At 10,000 daily conversations, the difference between pipeline and OpenAI Realtime can be $50,000-$130,000 per month. That is enough to fund a dedicated engineering team to optimize your pipeline. Cost analysis should not be an afterthought — for high-volume applications, it is often the deciding factor.
Making the final decision
After working through the framework, you should have a clear primary architecture and a fallback plan:
Build a prototype with your primary choice
Implement your agent with the architecture the decision tree suggests. Use your actual prompts, tools, and conversation flows — not toy examples.

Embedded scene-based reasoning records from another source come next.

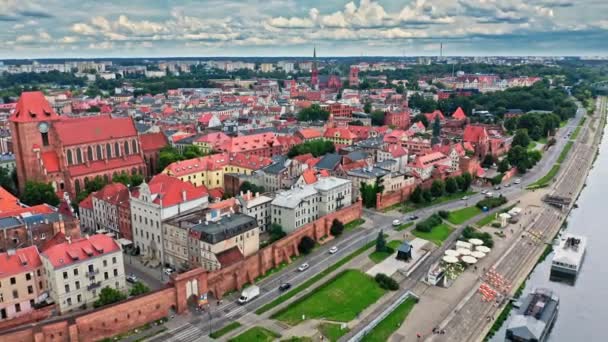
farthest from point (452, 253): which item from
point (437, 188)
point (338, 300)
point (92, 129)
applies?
point (92, 129)

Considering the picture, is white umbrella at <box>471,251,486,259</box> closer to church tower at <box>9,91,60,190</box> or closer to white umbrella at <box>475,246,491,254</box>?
A: white umbrella at <box>475,246,491,254</box>

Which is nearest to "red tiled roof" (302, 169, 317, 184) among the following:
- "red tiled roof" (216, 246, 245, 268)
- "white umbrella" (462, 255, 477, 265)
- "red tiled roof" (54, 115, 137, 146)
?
"red tiled roof" (216, 246, 245, 268)

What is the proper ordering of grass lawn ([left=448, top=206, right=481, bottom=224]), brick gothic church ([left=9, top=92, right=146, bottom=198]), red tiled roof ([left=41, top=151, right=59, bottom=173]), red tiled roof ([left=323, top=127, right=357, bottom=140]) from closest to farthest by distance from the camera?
grass lawn ([left=448, top=206, right=481, bottom=224]) → red tiled roof ([left=41, top=151, right=59, bottom=173]) → brick gothic church ([left=9, top=92, right=146, bottom=198]) → red tiled roof ([left=323, top=127, right=357, bottom=140])

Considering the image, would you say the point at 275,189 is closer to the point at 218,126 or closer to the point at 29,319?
the point at 29,319

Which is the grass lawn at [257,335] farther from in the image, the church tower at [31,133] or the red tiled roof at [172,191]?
the church tower at [31,133]

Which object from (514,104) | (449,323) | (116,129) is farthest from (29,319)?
(514,104)

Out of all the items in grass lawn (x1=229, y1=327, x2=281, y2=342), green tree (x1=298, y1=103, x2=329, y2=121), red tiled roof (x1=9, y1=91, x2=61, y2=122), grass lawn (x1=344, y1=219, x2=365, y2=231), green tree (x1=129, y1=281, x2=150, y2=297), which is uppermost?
red tiled roof (x1=9, y1=91, x2=61, y2=122)

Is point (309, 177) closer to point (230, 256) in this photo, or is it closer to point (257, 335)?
point (230, 256)
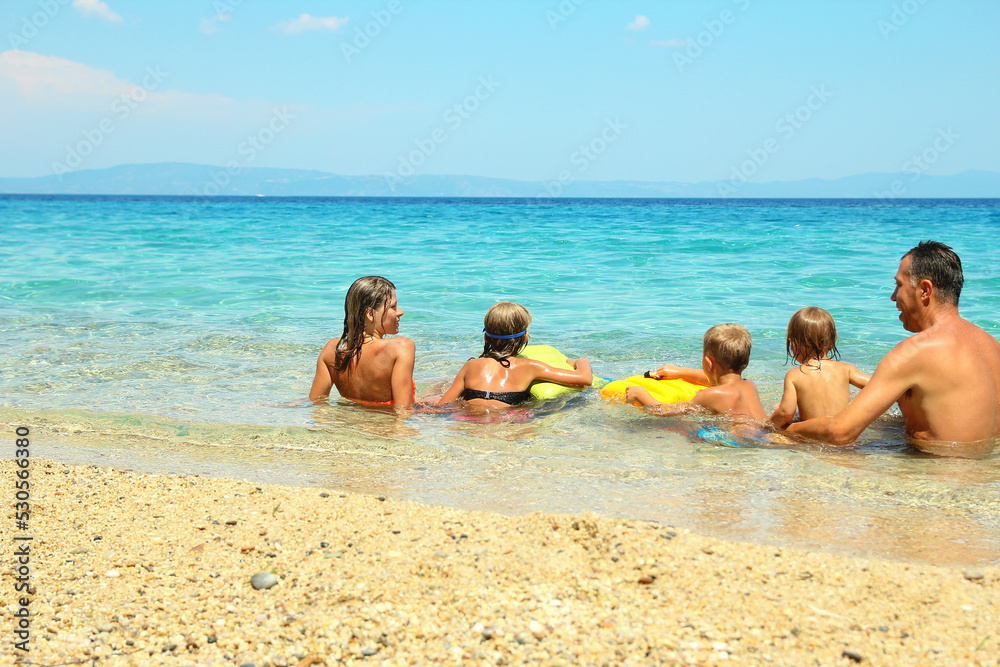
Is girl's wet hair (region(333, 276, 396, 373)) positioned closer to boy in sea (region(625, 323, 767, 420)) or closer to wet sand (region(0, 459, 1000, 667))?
boy in sea (region(625, 323, 767, 420))

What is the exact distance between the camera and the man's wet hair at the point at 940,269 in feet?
12.7

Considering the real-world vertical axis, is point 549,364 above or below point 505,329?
below

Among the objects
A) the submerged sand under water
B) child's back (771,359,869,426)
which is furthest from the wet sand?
child's back (771,359,869,426)

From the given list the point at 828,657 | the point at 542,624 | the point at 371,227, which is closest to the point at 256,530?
the point at 542,624

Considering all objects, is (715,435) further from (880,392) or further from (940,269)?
(940,269)

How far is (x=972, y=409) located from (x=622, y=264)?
11424 mm

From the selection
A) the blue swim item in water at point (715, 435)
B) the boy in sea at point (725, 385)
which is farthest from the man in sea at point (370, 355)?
the blue swim item in water at point (715, 435)

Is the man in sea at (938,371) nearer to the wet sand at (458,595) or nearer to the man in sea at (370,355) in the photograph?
the wet sand at (458,595)

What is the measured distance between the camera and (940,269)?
3895 mm

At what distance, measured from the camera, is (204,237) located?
2256 cm

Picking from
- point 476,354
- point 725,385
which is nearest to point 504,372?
point 725,385

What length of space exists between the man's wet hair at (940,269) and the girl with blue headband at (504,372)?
232 centimetres

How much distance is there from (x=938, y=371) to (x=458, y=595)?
285cm

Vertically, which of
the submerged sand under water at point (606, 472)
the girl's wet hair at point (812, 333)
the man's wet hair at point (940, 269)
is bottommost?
the submerged sand under water at point (606, 472)
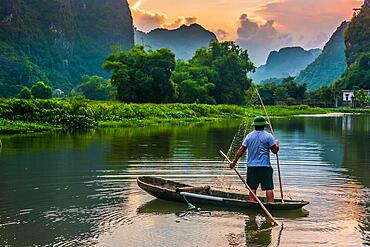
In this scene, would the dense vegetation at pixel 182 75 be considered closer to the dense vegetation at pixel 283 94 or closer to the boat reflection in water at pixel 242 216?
the dense vegetation at pixel 283 94

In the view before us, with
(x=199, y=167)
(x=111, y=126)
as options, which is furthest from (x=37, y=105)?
(x=199, y=167)

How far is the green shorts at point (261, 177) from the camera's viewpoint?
10.6m

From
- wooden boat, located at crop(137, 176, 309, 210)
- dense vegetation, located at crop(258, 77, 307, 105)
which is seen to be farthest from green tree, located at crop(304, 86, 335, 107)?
wooden boat, located at crop(137, 176, 309, 210)

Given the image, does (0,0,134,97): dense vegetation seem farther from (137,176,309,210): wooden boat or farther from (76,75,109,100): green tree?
(137,176,309,210): wooden boat

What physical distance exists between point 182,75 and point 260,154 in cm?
7040

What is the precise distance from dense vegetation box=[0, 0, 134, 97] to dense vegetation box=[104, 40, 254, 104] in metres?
38.7

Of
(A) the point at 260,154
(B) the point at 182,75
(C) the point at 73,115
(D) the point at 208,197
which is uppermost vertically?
(B) the point at 182,75

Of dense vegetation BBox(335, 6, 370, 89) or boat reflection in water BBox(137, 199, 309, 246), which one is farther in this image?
dense vegetation BBox(335, 6, 370, 89)

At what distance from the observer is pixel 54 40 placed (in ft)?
501

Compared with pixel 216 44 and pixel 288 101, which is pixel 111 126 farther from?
pixel 288 101

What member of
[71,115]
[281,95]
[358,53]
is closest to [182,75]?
[281,95]

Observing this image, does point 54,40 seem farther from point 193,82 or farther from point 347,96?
point 193,82

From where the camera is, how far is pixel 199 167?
57.7 feet

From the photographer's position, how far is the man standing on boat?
1049 centimetres
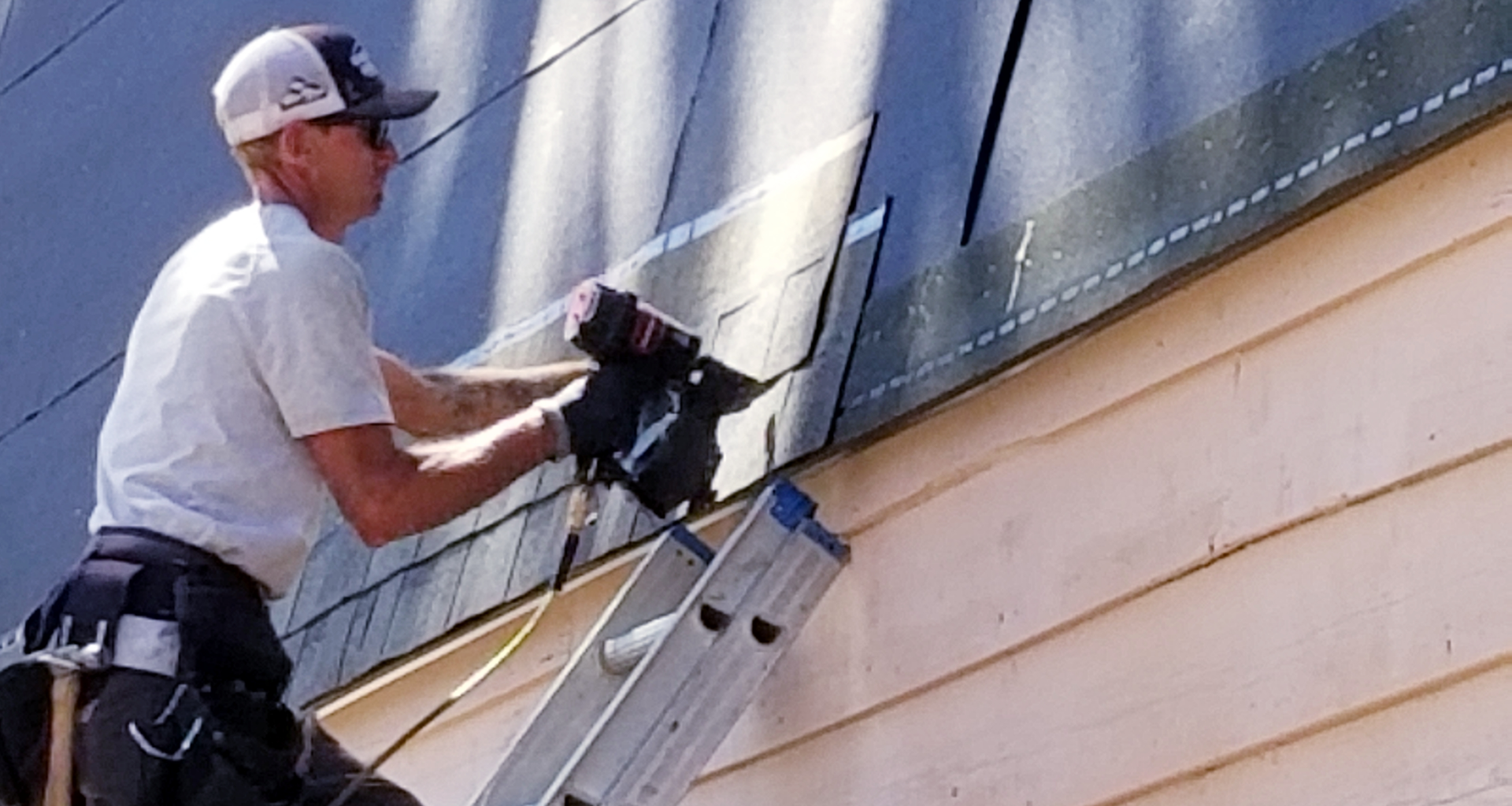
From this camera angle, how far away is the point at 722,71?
4.26 metres

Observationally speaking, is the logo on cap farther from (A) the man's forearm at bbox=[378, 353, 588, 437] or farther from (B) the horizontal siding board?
(B) the horizontal siding board

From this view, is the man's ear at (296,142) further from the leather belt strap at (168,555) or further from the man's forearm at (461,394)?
the leather belt strap at (168,555)

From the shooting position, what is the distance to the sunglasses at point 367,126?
3607mm

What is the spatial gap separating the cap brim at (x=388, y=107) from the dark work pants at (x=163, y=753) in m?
0.81

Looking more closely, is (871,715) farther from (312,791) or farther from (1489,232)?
(1489,232)

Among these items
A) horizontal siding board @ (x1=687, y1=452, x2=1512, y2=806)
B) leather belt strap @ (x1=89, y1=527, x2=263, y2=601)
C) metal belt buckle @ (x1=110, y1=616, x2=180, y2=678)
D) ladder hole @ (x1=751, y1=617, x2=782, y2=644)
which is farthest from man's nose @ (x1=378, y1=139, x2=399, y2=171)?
horizontal siding board @ (x1=687, y1=452, x2=1512, y2=806)

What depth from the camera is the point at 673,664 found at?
11.4 ft

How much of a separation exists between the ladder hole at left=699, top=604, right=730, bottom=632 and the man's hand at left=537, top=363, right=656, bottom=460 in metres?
0.24

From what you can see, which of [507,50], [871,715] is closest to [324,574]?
[507,50]

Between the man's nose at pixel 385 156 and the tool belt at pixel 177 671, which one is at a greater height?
the man's nose at pixel 385 156

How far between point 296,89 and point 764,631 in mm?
968

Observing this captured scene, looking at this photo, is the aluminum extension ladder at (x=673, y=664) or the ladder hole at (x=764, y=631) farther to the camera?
the ladder hole at (x=764, y=631)

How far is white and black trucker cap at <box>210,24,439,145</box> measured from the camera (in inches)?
141

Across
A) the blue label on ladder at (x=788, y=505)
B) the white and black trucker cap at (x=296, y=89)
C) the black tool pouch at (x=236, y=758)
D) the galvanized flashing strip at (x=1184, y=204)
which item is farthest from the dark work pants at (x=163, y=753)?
the galvanized flashing strip at (x=1184, y=204)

Benchmark with real scenarios
Run the benchmarking harness from Chapter 6 with your actual use case. Measure TTFB, E2E latency, and audio quality with your target user population if possible.
Test the fallback
Build a second implementation with your fallback architecture. You do not need to polish it — just prove it works so you have a backup if your primary choice hits a wall.
Deploy, measure, iterate
Ship the primary architecture. Monitor latency, quality, cost, and user satisfaction in production. Be prepared to switch architectures if the data tells you to — the code changes are minimal thanks to LiveKit's consistent API surface.
Test your knowledge
Question 1 of 2
A company is building a high-volume outbound calling system handling 10,000 daily conversations. Which architecture consideration should dominate their decision?
What you learned
- A five-question decision framework covers latency, voice control, tool complexity, multimodal needs, and cost
- The decision tree provides a structured starting point for architecture selection
- Use case recommendations map common scenarios to their best-fit architectures
- Cost differences compound at scale — pipeline with a small LLM is 3-6x cheaper than OpenAI Realtime
- The best approach is to prototype, benchmark, and iterate rather than committing to an architecture based on theory alone
Course summary
Over seven chapters, you have gone from understanding the fundamental difference between pipeline and realtime architectures to building production-ready agents with both approaches. You implemented a pipeline agent with optimized model selection, built realtime agents with both OpenAI and Gemini Live, designed hybrid architectures that combine the strengths of each, and measured their performance with real benchmarks. You now have the knowledge and the code to choose the right architecture for any voice AI project — and the framework to revisit that decision as the technology evolves.
Keep experimenting
The voice AI landscape is moving fast. New realtime models, new TTS providers, and new hybrid patterns emerge regularly. The architectures you learned in this course give you a stable foundation — but the specific model choices and provider recommendations will change. Stay curious, keep benchmarking, and let the data guide your decisions.